学校一の美少女なんて他人からの評価によるものだよね

「なん……だと……」


 俺の言葉に大きく目を見開く佐山。

 おれの言っていることを信じられない。そういう顔をしているのが見て取れる。


「ど、どういうことだクズ原! モテるやつがモテるなんて、お前なにを……」


「落ち着け。お前にも分かるように例え話をしてやろう。ラノベや漫画なんかで、学校一の美少女が出てきたりするだろ? いろんな男に告白されまくっても主人公以外にはなびかないようなさ」


 困惑する佐山を宥めつつ、諭すように俺は話す。


「あ、あぁ。確かに出てくるが……」


「じゃあ何故その子はどうして学校一の美少女と呼ばれてると思う?」

 

「え、そりゃ……学校で一番可愛いからじゃないのか? だから告白されるわけだし」


「違うな。間違っているぞ佐山。逆だ。可愛いからじゃない。いろんな男から告白されるから、その子は学校一の美少女として扱われるんだ」


「なに……?」


「考えてもみろ。いくら可愛かろうと、誰かと付き合っていたらその時点でその子はただの彼氏持ちの美少女だ。噂になったとしても、彼氏がいるからで終わるに違いない」


 ここで一旦、言葉を区切る。続く内容を強調するためだ。


「だが、仮に誰とも付き合っておらず、告白をことごとく断っているとしたらどうだ? 中にはイケメンや有名なやつもいるのに、告白を断り続けてるなんて噂を聞いたら、お前だって気になるんじゃないか?」


「それは……確かにそうかもだが」


「だろ? そうして興味を持たれていくうちに尾ひれが付いて、やがて学校一の美少女ととして扱われるようになるわけだ。振られたやつにとってはそんな話を流すことで、相手のほうが上だから自分が告白を断られるのも仕方ないと自分に言い聞かせる意味合いもあるかもしれんがな」


 相手を持ち上げることで振られた自分を慰められる。まさに一石二鳥と言えるだろう。

 ちょっと情けないと思うかもしれないが、それで気持ちを切り替えることが出来る人間も世の中には確かにいるのだ。


「なんか生々しいな、おい」


「人間そんなもんだろ。まぁ要するに、そうやって付加価値が生まれていくんだよ。モテてる人間が更にモテるようになる理由付けってやつがな」


 俺の場合は幼馴染たちに貢がれていることで興味を持たれていたのだろうが、そこに球技大会での活躍が加わったことにより、運動も出来るイケメンとして認識され、アイドルに貢がれるほど魅力的な男であると思われるようになったのだろう。

 当然のことではあるが、悪い気はしない。

 

「分かるか、佐山。噂が噂を呼び、価値を増していくんだ。人間は人気があるものが好きという本能がある。『ダメンズ』が人気アイドルグループになったのも同じ理屈だ。イチイチ嫉妬してたらキリがないぜ」


「いや、ちょっと待てよ。その理屈が正しいなら、モテないやつは永遠にモテないってことじゃないか!」


「ん? そうだよ?」


 佐山が憤りもあらわにつっかかってくるが、俺から言わせればなに当たり前のことを言ってるんだとしか言いようがない。

 

「常識的に考えろよ。
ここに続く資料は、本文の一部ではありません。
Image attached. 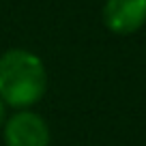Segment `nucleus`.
Wrapping results in <instances>:
<instances>
[{"label":"nucleus","instance_id":"nucleus-2","mask_svg":"<svg viewBox=\"0 0 146 146\" xmlns=\"http://www.w3.org/2000/svg\"><path fill=\"white\" fill-rule=\"evenodd\" d=\"M7 146H47L50 131L45 120L35 112H17L5 125Z\"/></svg>","mask_w":146,"mask_h":146},{"label":"nucleus","instance_id":"nucleus-1","mask_svg":"<svg viewBox=\"0 0 146 146\" xmlns=\"http://www.w3.org/2000/svg\"><path fill=\"white\" fill-rule=\"evenodd\" d=\"M45 67L26 50L0 56V101L13 108H28L45 92Z\"/></svg>","mask_w":146,"mask_h":146},{"label":"nucleus","instance_id":"nucleus-3","mask_svg":"<svg viewBox=\"0 0 146 146\" xmlns=\"http://www.w3.org/2000/svg\"><path fill=\"white\" fill-rule=\"evenodd\" d=\"M103 22L116 35H131L146 22V0H108Z\"/></svg>","mask_w":146,"mask_h":146},{"label":"nucleus","instance_id":"nucleus-4","mask_svg":"<svg viewBox=\"0 0 146 146\" xmlns=\"http://www.w3.org/2000/svg\"><path fill=\"white\" fill-rule=\"evenodd\" d=\"M5 125V103L0 101V127Z\"/></svg>","mask_w":146,"mask_h":146}]
</instances>
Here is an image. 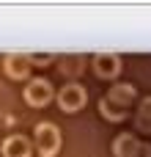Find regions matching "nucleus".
Masks as SVG:
<instances>
[{
	"label": "nucleus",
	"mask_w": 151,
	"mask_h": 157,
	"mask_svg": "<svg viewBox=\"0 0 151 157\" xmlns=\"http://www.w3.org/2000/svg\"><path fill=\"white\" fill-rule=\"evenodd\" d=\"M33 138H36V149H39V155H41V157H55L58 152H61L63 138H61V130H58L55 124H50V121L36 124Z\"/></svg>",
	"instance_id": "obj_1"
},
{
	"label": "nucleus",
	"mask_w": 151,
	"mask_h": 157,
	"mask_svg": "<svg viewBox=\"0 0 151 157\" xmlns=\"http://www.w3.org/2000/svg\"><path fill=\"white\" fill-rule=\"evenodd\" d=\"M55 99H58V108H61L63 113H77V110L85 108V102H88V91H85L80 83H69V86L61 88V94H58Z\"/></svg>",
	"instance_id": "obj_2"
},
{
	"label": "nucleus",
	"mask_w": 151,
	"mask_h": 157,
	"mask_svg": "<svg viewBox=\"0 0 151 157\" xmlns=\"http://www.w3.org/2000/svg\"><path fill=\"white\" fill-rule=\"evenodd\" d=\"M22 97H25V102H28L30 108H44V105H50V102H52L55 91H52L50 80H44V77H36V80H30V83L25 86Z\"/></svg>",
	"instance_id": "obj_3"
},
{
	"label": "nucleus",
	"mask_w": 151,
	"mask_h": 157,
	"mask_svg": "<svg viewBox=\"0 0 151 157\" xmlns=\"http://www.w3.org/2000/svg\"><path fill=\"white\" fill-rule=\"evenodd\" d=\"M135 97H138V91H135V86L132 83H116L110 91H107V97H102L113 110H118V113H127L129 110V105L135 102Z\"/></svg>",
	"instance_id": "obj_4"
},
{
	"label": "nucleus",
	"mask_w": 151,
	"mask_h": 157,
	"mask_svg": "<svg viewBox=\"0 0 151 157\" xmlns=\"http://www.w3.org/2000/svg\"><path fill=\"white\" fill-rule=\"evenodd\" d=\"M94 72L102 80H116L121 75V55H116V52H96Z\"/></svg>",
	"instance_id": "obj_5"
},
{
	"label": "nucleus",
	"mask_w": 151,
	"mask_h": 157,
	"mask_svg": "<svg viewBox=\"0 0 151 157\" xmlns=\"http://www.w3.org/2000/svg\"><path fill=\"white\" fill-rule=\"evenodd\" d=\"M3 69H6V75L11 80H28V75H30V58L25 52H11V55H6Z\"/></svg>",
	"instance_id": "obj_6"
},
{
	"label": "nucleus",
	"mask_w": 151,
	"mask_h": 157,
	"mask_svg": "<svg viewBox=\"0 0 151 157\" xmlns=\"http://www.w3.org/2000/svg\"><path fill=\"white\" fill-rule=\"evenodd\" d=\"M140 149H143V141H138V135H132V132H121L113 141L116 157H140Z\"/></svg>",
	"instance_id": "obj_7"
},
{
	"label": "nucleus",
	"mask_w": 151,
	"mask_h": 157,
	"mask_svg": "<svg viewBox=\"0 0 151 157\" xmlns=\"http://www.w3.org/2000/svg\"><path fill=\"white\" fill-rule=\"evenodd\" d=\"M0 155L3 157H30L33 155V146L25 135H8L0 146Z\"/></svg>",
	"instance_id": "obj_8"
},
{
	"label": "nucleus",
	"mask_w": 151,
	"mask_h": 157,
	"mask_svg": "<svg viewBox=\"0 0 151 157\" xmlns=\"http://www.w3.org/2000/svg\"><path fill=\"white\" fill-rule=\"evenodd\" d=\"M135 124L140 132L151 135V97H146L140 105H138V113H135Z\"/></svg>",
	"instance_id": "obj_9"
},
{
	"label": "nucleus",
	"mask_w": 151,
	"mask_h": 157,
	"mask_svg": "<svg viewBox=\"0 0 151 157\" xmlns=\"http://www.w3.org/2000/svg\"><path fill=\"white\" fill-rule=\"evenodd\" d=\"M99 113H102L107 121H124V119H127V113H118V110H113V108H110L105 99H99Z\"/></svg>",
	"instance_id": "obj_10"
},
{
	"label": "nucleus",
	"mask_w": 151,
	"mask_h": 157,
	"mask_svg": "<svg viewBox=\"0 0 151 157\" xmlns=\"http://www.w3.org/2000/svg\"><path fill=\"white\" fill-rule=\"evenodd\" d=\"M140 157H151V144L143 141V149H140Z\"/></svg>",
	"instance_id": "obj_11"
}]
</instances>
顔も成績も普通で別に部活を頑張ってるわけでもない、それまで平々凡々に生きてるやつなんかモテるはずがないだろ。むしろ目立つ要素がないのにモテるほうがよほど不平等だと俺は思うがな」


「ぐぐぐ……」


 歯ぎしりする佐山だったが、反論出来る材料がないのだろう。

 押し黙るしかなく、悔しそうな顔で俯くだけだった。


(さて、これでようやく静かになったな)


 そんな佐山に満足しつつ、俺は食事を再開することにした。

 今日は幼馴染たちが仕事で休みだし、佐山との会話は丁度いい暇潰しにはなった。

 後は昼休みが終わるまで、適当に『ダメンズ』のブログでも眺めて更新でもするか……そんなことを思いつつ、手に持ってたパンを頬張ったのだが、


「ねぇクズっちクズっち」


「んぁ?」

 

 不意に呼びかけられ、そちらを見る。

 そこにはクラスメイトである夏純紫苑が立っていた。


「何だ、夏純。なんか用か」


「いや、実はね。クズっちに話があるっていう人がいるみたいなんだけど……」


「はぇ?」


 我ながらなんとも間抜けな声をあげてしまうも、見ると教室の扉の近くに、見慣れない女子生徒の姿がある。


「ありゃ、マジか」


 どうやら、まだ騒がしい昼休みの用事は続くようだった。